Y
sin embargo a nosotras nos encantaban los centros comerciales. Mi prima Kiki
deseaba que, cuando se muriera, esparcieran sus cenizas por la planta de
señoras del Corte Inglés, porque ella nunca respiró más tranquilidad ni más
libertad que en aquel establecimiento recién inaugurado en Málaga capital donde lo mismo nos podíamos tomar un sándwich mixto que comprarnos un traje de
novia para que los cuentos se cumplieran.

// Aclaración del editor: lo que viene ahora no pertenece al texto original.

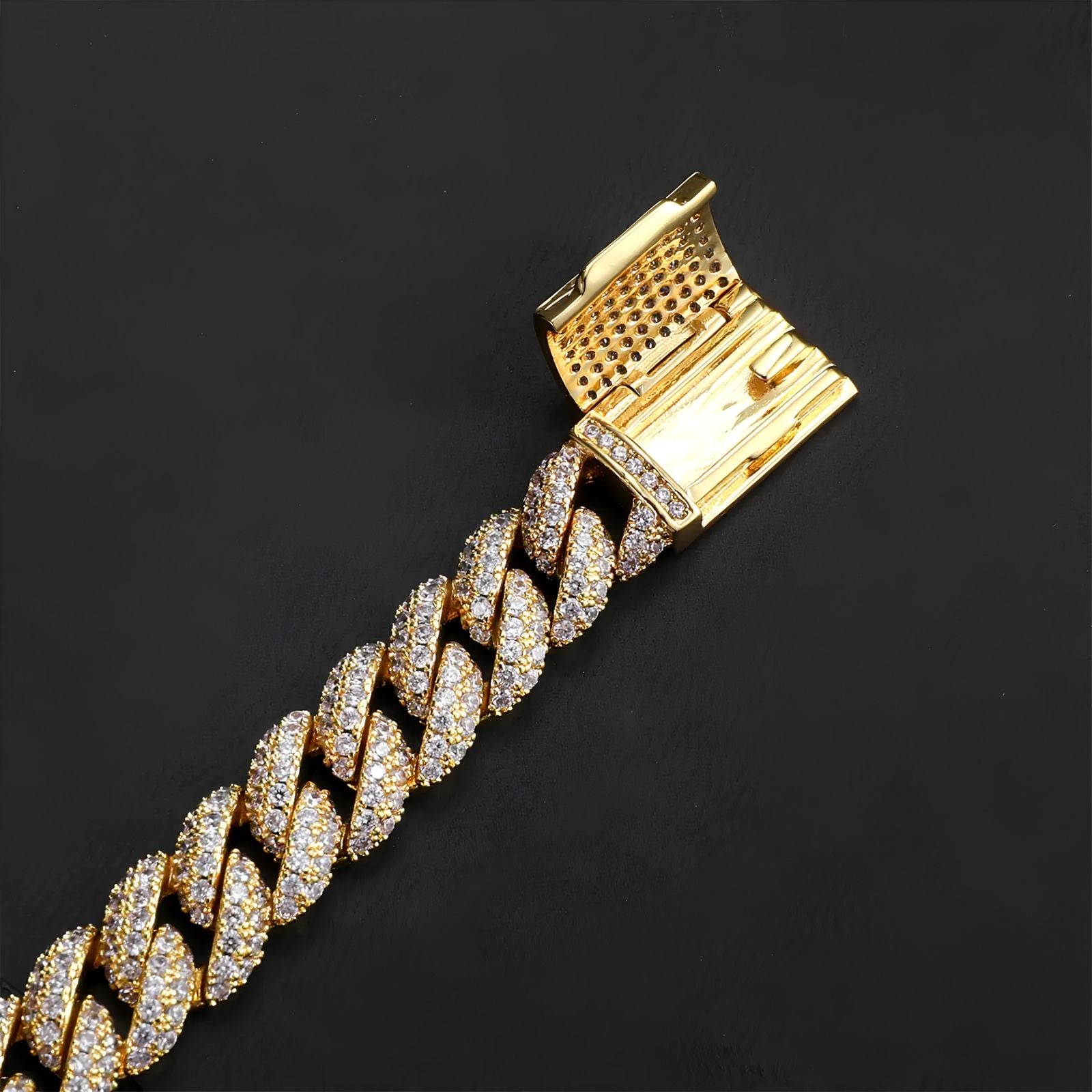A close-up of a gold-tone Cuban link chain bracelet paved with small clear stones, shown against a dark black background.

Mi prima Kiki era divertidísima y
pensaba de cosas de política muy distinto a nosotros, pero eso nunca fue obstáculo
para que la amáramos profundamente como si fuera un campo de lavanda que nos
enseñara a todas lo que es recibir el sol de la mañana y la luz de la noche. Era
presumida, rebelde sin saberlo, conservadora sin imaginar que sus costumbres no
lo eran y sabía amar como María Félix o Rita Haywhorh. Y sobre todo era nuestro
contacto en la ciudad, la que nos esperaba en la parada de la calle Hoyo de esparteros y nos llevaba lo mismo a comer churros que a comprarnos bragas. Era
la que nos regalaba sujetadores de encaje negro y a la que no se le podía decir: “Prima
que bonito reloj llevas” porque si no te lo daba. Era la generosidad en persona.

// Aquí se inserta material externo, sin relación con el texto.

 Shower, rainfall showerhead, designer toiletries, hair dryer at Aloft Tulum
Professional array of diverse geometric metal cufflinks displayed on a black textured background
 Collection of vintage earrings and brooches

Y nos hinchábamos reír con ella, tenía
muy buen humor y era una mujer que se ganaba su sueldo, trabajaba en las
bodegas Larios poniéndole etiquetas a las botellas de ginebra y, además, era
coleccionista de vitolas. Para colmo tenía un amante con un ojo de cada color y
una vez hizo con mi madre una ensaladilla rusa con pescada que estaba
exquisita, en su punto.
Sabía todo sobre las cremas que te
tenías que echar en la cara, iba todas las semanas a la peluquería y tenía el pelo hermosamente rubio como sólo
ella podía tenerlo. Estéticamente era una chica como las que describe Carmen Martín Gaite en
su libro Usos amorosos de la posguerra,
una chica topolino. Una chica topolino contradictoria.

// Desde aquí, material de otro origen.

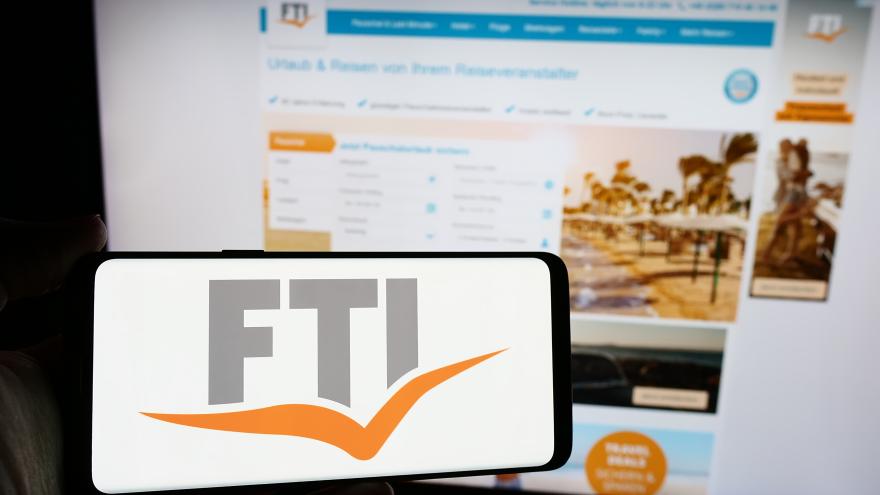 Das Foto zeigt im Vordergrund das Logo der FTI Touristik auf einen Smartphone, im Hintergrund ist die Homepage der FTI Touristik zu sehen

Con ella aprendí que el estado
democrático es también un teatro, y que debemos ser cuidadosos y no romper el
escenario ni las cortinas, que cada persona reserva en su alma los ideales
imposibles y los posibles y que aquí “cabemos todos o no cabe ni Dios”. También
me enseñó a ser seductora y a ponerme ligueros y, sorprendentemente, a pesar de
ir todos los sábados por la tarde a misa, me enseñó a no confesarme nunca con
los curas y a comulgar siempre, porque las mujeres siempre estamos libres de
pecado.
Era extraordinaria y algunas veces
enrojecía cuando alguien la miraba descaradamente. La timidez sería el signo de
nuestra familia y el miedo a ser humillados. Pero, en fin, teníamos la risa, la
capacidad de convertirnos en payasos y ante eso no podía resistirse nadie,
fuera como fuera. Y sobre todo teníamos una tarea inmensa, guardada
casi como un secreto, un llamamiento vocacional: la necesidad de sembrar allá
por donde pasáramos el embriagador perfume de la concordia.